Segment Start: INPUT RECORDS
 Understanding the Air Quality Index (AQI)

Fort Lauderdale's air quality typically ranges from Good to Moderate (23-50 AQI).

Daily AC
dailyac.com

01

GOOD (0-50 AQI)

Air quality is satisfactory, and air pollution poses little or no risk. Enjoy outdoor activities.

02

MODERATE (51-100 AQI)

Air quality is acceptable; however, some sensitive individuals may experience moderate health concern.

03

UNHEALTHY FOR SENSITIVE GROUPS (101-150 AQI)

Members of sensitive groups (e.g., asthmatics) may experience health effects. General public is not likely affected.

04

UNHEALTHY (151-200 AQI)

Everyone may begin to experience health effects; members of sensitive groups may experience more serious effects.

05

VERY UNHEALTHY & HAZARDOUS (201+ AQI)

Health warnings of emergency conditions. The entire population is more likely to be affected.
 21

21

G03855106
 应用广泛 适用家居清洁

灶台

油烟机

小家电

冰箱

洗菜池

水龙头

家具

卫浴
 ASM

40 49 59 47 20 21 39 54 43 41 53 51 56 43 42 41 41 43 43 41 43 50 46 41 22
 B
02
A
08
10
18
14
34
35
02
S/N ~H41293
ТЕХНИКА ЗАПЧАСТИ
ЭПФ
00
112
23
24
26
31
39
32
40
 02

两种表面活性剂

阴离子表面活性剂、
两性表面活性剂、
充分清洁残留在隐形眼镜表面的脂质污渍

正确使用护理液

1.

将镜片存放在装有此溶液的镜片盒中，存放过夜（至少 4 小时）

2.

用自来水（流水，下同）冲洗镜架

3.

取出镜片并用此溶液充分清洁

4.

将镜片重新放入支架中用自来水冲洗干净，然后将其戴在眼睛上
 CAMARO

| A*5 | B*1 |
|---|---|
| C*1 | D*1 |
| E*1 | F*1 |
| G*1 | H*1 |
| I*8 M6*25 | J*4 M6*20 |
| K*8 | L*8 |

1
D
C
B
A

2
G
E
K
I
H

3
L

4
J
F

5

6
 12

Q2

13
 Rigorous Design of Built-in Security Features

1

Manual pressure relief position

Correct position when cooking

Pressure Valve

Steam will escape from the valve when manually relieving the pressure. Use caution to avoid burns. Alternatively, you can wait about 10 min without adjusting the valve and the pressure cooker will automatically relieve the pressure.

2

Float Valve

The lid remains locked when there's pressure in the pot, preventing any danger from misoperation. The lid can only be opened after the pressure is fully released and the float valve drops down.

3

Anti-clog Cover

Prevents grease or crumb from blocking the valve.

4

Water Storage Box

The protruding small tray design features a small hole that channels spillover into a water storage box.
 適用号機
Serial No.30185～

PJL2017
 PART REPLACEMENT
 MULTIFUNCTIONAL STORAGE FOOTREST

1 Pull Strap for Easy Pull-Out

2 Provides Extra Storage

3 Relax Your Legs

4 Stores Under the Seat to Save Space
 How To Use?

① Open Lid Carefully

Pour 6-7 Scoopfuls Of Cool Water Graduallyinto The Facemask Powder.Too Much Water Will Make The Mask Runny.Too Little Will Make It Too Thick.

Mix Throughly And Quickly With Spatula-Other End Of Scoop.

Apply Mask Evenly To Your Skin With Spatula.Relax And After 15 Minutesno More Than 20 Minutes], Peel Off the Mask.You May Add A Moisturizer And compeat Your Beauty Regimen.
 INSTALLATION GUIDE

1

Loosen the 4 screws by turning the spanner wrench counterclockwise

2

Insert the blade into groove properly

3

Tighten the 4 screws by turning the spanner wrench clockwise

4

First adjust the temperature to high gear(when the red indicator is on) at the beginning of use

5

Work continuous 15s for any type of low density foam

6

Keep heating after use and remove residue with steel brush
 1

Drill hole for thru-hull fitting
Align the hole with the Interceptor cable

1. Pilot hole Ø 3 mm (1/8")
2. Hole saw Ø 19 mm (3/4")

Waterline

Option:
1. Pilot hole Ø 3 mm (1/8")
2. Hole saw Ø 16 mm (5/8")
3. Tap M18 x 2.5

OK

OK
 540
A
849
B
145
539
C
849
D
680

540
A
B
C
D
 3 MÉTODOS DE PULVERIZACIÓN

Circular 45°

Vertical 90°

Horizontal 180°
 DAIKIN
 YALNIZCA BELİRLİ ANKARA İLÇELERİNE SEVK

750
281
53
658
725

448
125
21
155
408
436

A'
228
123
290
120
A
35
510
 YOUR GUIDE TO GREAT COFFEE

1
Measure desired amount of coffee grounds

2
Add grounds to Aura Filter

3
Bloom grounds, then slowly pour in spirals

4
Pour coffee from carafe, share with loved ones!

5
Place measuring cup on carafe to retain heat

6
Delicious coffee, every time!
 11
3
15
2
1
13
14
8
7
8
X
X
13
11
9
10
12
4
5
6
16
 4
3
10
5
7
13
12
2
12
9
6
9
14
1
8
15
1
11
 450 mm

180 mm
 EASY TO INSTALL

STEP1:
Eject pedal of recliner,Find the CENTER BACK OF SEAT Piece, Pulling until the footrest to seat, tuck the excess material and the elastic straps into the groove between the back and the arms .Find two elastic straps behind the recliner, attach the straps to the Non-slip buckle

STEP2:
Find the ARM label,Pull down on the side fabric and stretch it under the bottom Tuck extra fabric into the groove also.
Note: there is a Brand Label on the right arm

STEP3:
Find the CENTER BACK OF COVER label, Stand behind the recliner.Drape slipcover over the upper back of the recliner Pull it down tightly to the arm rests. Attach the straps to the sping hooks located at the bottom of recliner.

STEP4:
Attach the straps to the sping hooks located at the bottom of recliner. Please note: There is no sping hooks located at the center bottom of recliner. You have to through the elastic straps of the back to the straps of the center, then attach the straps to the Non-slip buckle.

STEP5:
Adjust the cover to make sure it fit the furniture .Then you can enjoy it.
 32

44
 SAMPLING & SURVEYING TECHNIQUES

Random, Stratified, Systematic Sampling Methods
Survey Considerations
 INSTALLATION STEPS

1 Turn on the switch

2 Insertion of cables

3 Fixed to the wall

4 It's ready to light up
Segment End: INPUT RECORDS
### WHAT YOU SHOULD DO
Report back every line of the entries in which "UNHEALTHY" occurs.

### YOUR SOLUTION
UNHEALTHY FOR SENSITIVE GROUPS (101-150 AQI)
UNHEALTHY (151-200 AQI)
VERY UNHEALTHY & HAZARDOUS (201+ AQI)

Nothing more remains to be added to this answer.